I think on entry you would be given a 1 year Visit Pass, but any idea about time limit for the entry from approval time itself? 

thanks in advance.
Anand.


----------



## simonsays (Feb 11, 2009)

Once you got your EPEC, it used to be within 6 months, you need to apply for LTVP

The approval letter will have the terms and conditions. if you haven't got it, please wait

I dunno the current limitation.

As for LTVP, as you are possibly not American, as your name suggests, you need to apply for a SVP, come here, and then apply for LTVP

Being Singapore, the disclaimer is: approval of EPEC doesnt' guarantee LTVP .. EPEC is from MOM, LTVP is from ICA


----------



## Honeyrose84 (Oct 26, 2010)

I would have to say check the bottom of your EPEC...there is a message at the bottom stating that it is valid for 2 years from the date shown above.


----------



## dayanand (Jun 15, 2011)

Thanks Honeyrose and ecureilx. 
I'm a former PR holder. Not sure if that affects in bad or goodway. Any ideas on that ?


----------



## simonsays (Feb 11, 2009)

if you rightfully cancelled your PR and didn't take out your CPF, you shouldn't have issues

If you took out your $, you must put back all of it, plus and interest rate calculated by CPF board


----------



## dayanand (Jun 15, 2011)

I haven't cancelled my PR. I called them yesterday and they said its not revoked yet. (its been a year my re-entry permit has expired) but I haven't cancelled nor handedover my card yet. 

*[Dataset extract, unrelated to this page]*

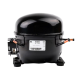 Huayi Compressor HY153Y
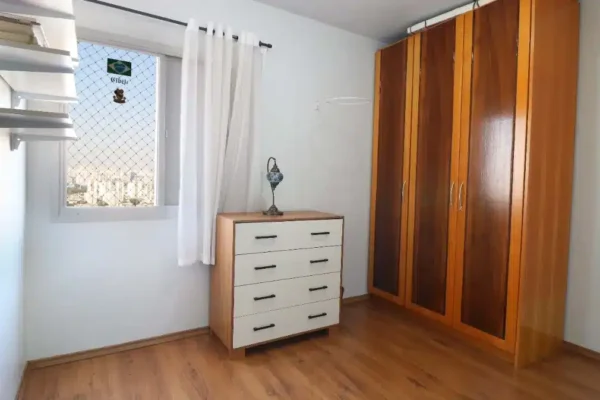 1724849085454 rua 20carolina 20soares 2c 20939 20 27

CPF - also not withdrawn. (after all it was couple of hundreds -- I left Singapore few months after I got my PR). 

What do you guys suggest as the right option for me to enter Singaproe now - EPEC, PEP or any other ?

thanks in advance.


----------



## simonsays (Feb 11, 2009)

What do "I" suggest is ..  ... apply for PEP. EPEC - you don't qualify, if I remember correctly, as you have worked here before

Better yet, why don't you ask ICA to reinstate back you REP, and then pay the nominal taxes due, and then you are free as ever, and not bound by any employer ?? 

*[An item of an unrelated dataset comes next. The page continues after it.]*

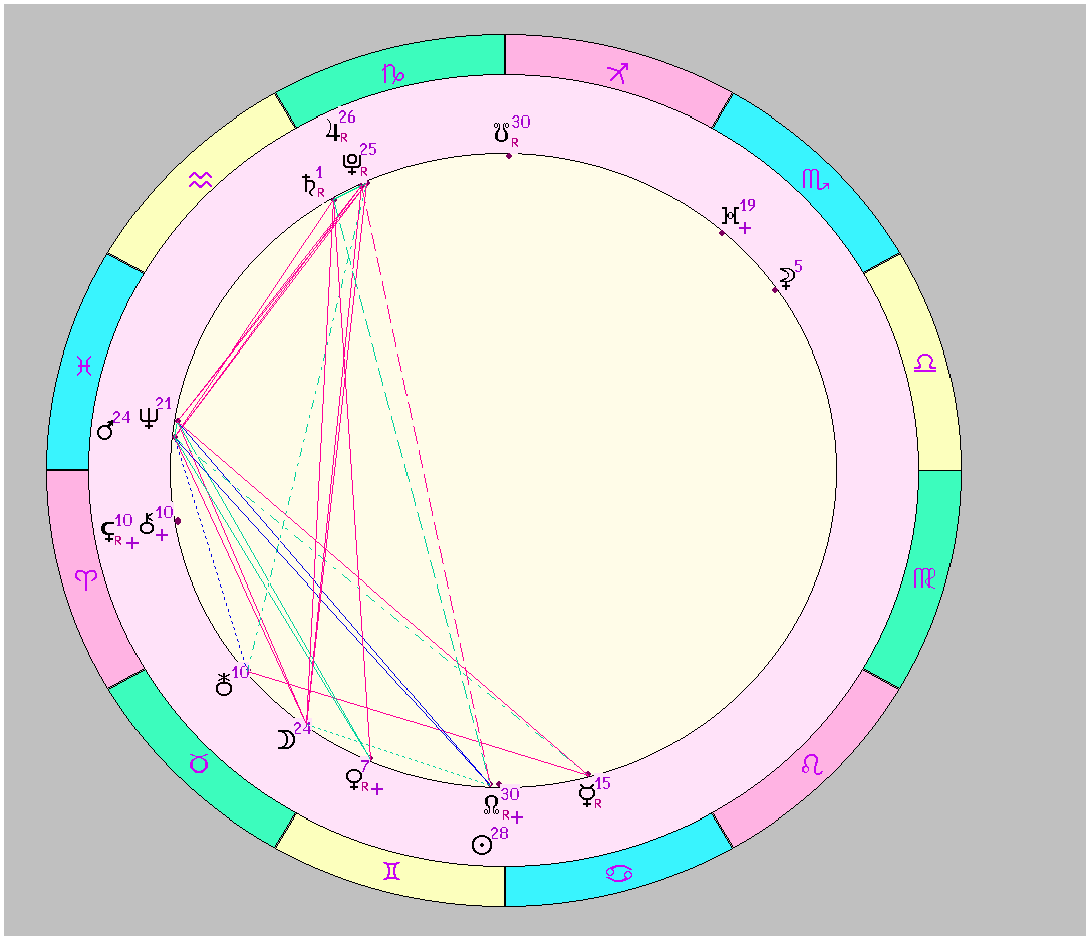 18.06.2020 12:00 НН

Plus gives you the benefits that come with PR ..


----------



## dayanand (Jun 15, 2011)

Well, if REP works out, can't be anything better than that as you said. I'm surely going to try this sending a request. 

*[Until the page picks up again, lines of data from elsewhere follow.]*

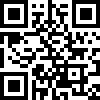 https://tl.abna24.com/x9H8h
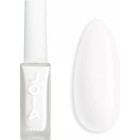 01 Ideal White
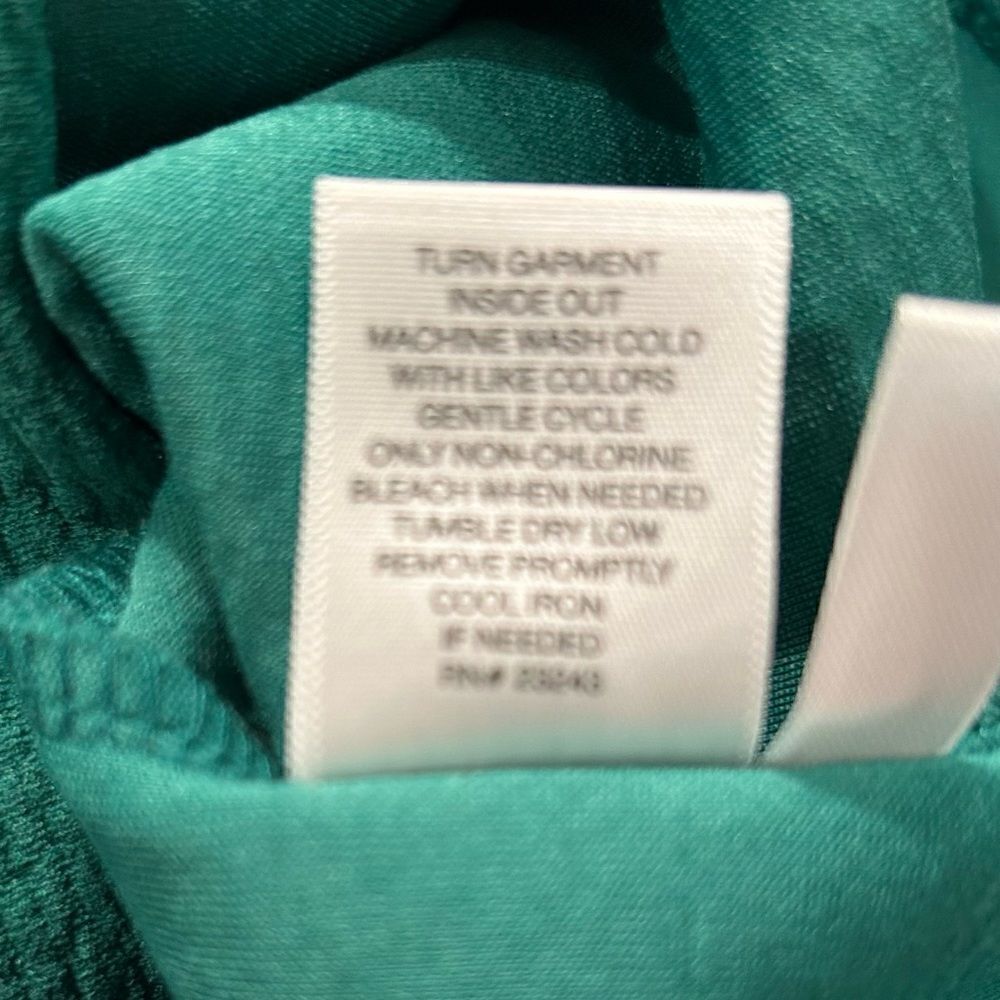 New York & Company dress - Picture 5 of 9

Another update - I called ICA and they said my PR is not revoked. But they didn't say anything about REP - asked me to send an official email with all details which I did a while back - lets wait and see the outcome.

Meanwhile - have you ever seen someone succeeding in reinstating REP after 1year expiry? Just wondering if that is a possible scenario at all. I'm going to try my luck anyway though.

thanks for your suggestion.


----------



## simonsays (Feb 11, 2009)

now that you mention .. let me clear this .. PR doesn't expire, unless you revoke it .. 

REP expires .. and if you can submit valid reason for not being in the country, after swearing you will be here, when applying for PR and then disappearing, you will not have any issue

As for those got back REP after expiry, yes, a friend moved to HK, and then 2 years later came back ... and got back his REP


----------